А революционеры, что социалисты, что анархисты, что евреи с поляками, они никуда не делись. Тем более, что мы с Вами можем судить о том, какие мощные внешние силы работают над сценариями беспорядков в России, поддерживая радикалов и словом, и кровом, и мошной. Все-таки, на мой взгляд, Николай Александрович излишне мягок и нерешителен, чтобы этим противникам упорно и жестко противостоять. И он слишком консервативен, для него до сих пор слишком многое значат заветы его покойного отца и наставления господина Победоносцева, чтобы пойти на решение еврейской проблемы в том ключе, как это было сделано у нас, например. Так мне кажется, во всяком случае…

Хотя техническое оформление нового облика царской тайной политической полиции наводит на определенные размышления. И, возможно, пессимизм мой преувеличен…

Однако, мой адмирал, все эти общие рассуждения никоим образом не меняют как Вашего, так и моего отношения к важности заключения с царем военного союза. А вот то, что Вы уже третий день держите у себя большой материал по приему Его Величества в Петербурге и Москве, уже выбивает меня из графика. Вечером я получил очередную телеграмму от редактора «Наутикса». Провода раскалились докрасна, так что прошу простить за напоминание, — Гёринген хитровато улыбнулся, — Потом ведь сами меня распекать за недостаток оперативности будете. А вчерашняя статья в «Марине рундшау» с утра уже в наборе…

— Значит, завтра в тираж? Это хорошо… А по поводу нашей статьи для «Наутикса», мой дорогой, у меня родилась одна идейка. Если мы ее дадим не как интервью Тирпица с Принцом Генрихом, а как интервью Генриха с Кронпринцем? Доработать текст нужно будет совсем немного, только кое-где акценты переставить, тебе понадобится от силы пара часов…

— А Кронпринц не будет против?

— Я переговорю с ним сам.
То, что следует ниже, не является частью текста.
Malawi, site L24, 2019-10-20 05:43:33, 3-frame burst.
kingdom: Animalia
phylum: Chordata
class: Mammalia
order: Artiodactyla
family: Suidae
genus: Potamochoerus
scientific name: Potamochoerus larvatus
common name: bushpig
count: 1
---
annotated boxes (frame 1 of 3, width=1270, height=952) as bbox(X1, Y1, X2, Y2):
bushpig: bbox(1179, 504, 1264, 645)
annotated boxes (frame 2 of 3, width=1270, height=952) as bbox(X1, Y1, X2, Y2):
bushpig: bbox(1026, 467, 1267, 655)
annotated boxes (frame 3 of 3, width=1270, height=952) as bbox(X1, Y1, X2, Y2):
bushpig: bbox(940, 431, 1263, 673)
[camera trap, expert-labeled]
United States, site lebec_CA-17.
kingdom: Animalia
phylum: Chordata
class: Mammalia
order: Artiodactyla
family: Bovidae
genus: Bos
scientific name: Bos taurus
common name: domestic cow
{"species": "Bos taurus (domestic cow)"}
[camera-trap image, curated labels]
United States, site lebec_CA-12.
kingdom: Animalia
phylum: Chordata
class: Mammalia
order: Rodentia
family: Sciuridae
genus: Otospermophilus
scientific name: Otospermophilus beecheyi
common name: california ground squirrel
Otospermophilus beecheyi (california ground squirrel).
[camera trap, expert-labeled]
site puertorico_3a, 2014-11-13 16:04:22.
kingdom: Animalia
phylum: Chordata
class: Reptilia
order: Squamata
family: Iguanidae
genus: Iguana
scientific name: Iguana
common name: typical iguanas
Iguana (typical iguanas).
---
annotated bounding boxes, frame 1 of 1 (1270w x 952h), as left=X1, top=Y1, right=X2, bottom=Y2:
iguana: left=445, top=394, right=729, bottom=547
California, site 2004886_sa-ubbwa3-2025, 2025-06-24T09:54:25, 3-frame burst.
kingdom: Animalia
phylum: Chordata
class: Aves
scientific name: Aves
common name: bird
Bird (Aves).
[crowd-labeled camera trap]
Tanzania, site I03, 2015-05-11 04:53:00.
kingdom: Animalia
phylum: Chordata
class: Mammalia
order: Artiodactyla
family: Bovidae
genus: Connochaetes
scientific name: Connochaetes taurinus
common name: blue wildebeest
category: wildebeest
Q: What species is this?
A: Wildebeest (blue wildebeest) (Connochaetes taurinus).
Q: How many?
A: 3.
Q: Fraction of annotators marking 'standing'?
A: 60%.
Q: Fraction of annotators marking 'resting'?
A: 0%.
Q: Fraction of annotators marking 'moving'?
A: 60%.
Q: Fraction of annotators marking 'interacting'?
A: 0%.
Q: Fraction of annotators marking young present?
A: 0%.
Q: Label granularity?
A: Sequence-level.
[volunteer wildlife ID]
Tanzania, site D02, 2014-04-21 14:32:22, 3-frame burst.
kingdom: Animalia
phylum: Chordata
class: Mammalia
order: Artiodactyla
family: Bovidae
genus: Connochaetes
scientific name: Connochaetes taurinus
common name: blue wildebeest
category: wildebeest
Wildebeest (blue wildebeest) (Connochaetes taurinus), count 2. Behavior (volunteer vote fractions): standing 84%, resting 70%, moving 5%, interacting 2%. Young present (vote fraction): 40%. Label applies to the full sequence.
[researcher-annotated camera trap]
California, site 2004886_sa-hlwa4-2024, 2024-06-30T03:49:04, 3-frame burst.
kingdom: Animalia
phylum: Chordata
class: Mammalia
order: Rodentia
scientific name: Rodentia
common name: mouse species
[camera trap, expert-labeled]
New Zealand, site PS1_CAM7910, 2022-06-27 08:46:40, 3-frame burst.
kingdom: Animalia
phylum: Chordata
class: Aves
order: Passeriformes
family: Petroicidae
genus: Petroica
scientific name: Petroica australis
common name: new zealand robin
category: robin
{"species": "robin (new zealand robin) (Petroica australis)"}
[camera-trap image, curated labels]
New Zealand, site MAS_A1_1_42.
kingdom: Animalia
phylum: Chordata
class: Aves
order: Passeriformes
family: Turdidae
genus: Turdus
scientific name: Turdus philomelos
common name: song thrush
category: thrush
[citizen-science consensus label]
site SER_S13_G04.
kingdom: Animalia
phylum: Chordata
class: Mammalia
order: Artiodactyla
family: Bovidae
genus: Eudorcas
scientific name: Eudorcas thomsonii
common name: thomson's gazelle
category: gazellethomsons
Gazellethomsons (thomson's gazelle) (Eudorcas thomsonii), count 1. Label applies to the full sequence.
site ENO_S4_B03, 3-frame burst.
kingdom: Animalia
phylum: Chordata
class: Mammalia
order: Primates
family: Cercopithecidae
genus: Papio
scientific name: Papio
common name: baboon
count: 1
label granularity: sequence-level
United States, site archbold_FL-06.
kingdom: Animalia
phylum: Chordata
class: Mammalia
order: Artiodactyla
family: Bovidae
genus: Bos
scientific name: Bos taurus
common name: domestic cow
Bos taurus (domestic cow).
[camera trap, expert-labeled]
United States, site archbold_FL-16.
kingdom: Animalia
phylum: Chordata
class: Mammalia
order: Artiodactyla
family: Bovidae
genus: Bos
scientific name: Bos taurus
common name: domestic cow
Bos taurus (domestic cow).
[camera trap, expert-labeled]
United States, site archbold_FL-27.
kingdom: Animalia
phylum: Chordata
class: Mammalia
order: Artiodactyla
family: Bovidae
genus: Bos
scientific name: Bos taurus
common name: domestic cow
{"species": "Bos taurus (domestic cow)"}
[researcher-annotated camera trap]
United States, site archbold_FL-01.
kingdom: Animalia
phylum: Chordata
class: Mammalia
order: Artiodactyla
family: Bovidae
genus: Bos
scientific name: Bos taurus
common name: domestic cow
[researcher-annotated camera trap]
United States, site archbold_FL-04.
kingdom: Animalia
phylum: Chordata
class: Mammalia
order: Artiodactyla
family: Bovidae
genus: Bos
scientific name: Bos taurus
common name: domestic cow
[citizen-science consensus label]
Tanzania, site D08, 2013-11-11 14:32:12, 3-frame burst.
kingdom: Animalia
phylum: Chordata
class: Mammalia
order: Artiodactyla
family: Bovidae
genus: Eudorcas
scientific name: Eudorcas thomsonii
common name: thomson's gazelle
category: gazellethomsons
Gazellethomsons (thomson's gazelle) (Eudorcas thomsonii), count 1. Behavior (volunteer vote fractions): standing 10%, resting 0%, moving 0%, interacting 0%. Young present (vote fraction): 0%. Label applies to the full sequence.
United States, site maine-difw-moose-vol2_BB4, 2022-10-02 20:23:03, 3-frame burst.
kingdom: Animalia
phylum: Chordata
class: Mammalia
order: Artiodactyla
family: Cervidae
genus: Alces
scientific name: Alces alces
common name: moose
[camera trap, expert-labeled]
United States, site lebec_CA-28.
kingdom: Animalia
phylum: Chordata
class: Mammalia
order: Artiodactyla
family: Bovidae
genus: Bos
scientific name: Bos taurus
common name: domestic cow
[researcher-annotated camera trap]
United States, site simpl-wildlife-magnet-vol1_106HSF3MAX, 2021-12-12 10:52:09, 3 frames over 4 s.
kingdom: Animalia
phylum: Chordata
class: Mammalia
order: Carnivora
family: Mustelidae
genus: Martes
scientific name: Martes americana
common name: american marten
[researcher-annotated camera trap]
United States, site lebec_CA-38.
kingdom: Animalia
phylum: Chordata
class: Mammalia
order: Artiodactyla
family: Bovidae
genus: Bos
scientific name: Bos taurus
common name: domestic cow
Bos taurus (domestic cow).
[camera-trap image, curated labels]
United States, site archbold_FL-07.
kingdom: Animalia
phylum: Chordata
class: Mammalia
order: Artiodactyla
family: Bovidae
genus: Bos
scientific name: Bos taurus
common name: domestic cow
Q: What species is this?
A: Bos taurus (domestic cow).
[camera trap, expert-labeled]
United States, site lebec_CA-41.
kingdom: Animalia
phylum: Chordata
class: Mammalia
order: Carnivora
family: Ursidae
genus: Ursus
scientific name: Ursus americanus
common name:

Думаю, что наследник согласится. И, конечно, что-то от себя скажет. Мы ведь с тобой возражать не будем, — многозначительно подмигнул своему собеседнику Тирпиц, — Ведь венценосные особы, даже столь юные, могут иметь и вполне серьезное мнение. Не так ли?

— Тогда, может быть не только в «Наутикс», давайте дадим этот материал еще кому нибудь из нашей центральной прессы?

— Логично. В конце концов, пора нам уже отходить от келейной работы только с флотскими и с Лигой. Дела впереди очень интересные, и не только политические, но и по части кораблестроения: резкий рост размеров и боевых возможностей линейных кораблей автоматически повлечет за собой целый «паровоз» новых проблем и денежных затрат. А поскольку это представляется неизбежным, нам нужно выходить на охват всегерманской читательской аудитории. На долгие уговоры любителей потянуть резину из Рейхстага, у нас просто времени не будет.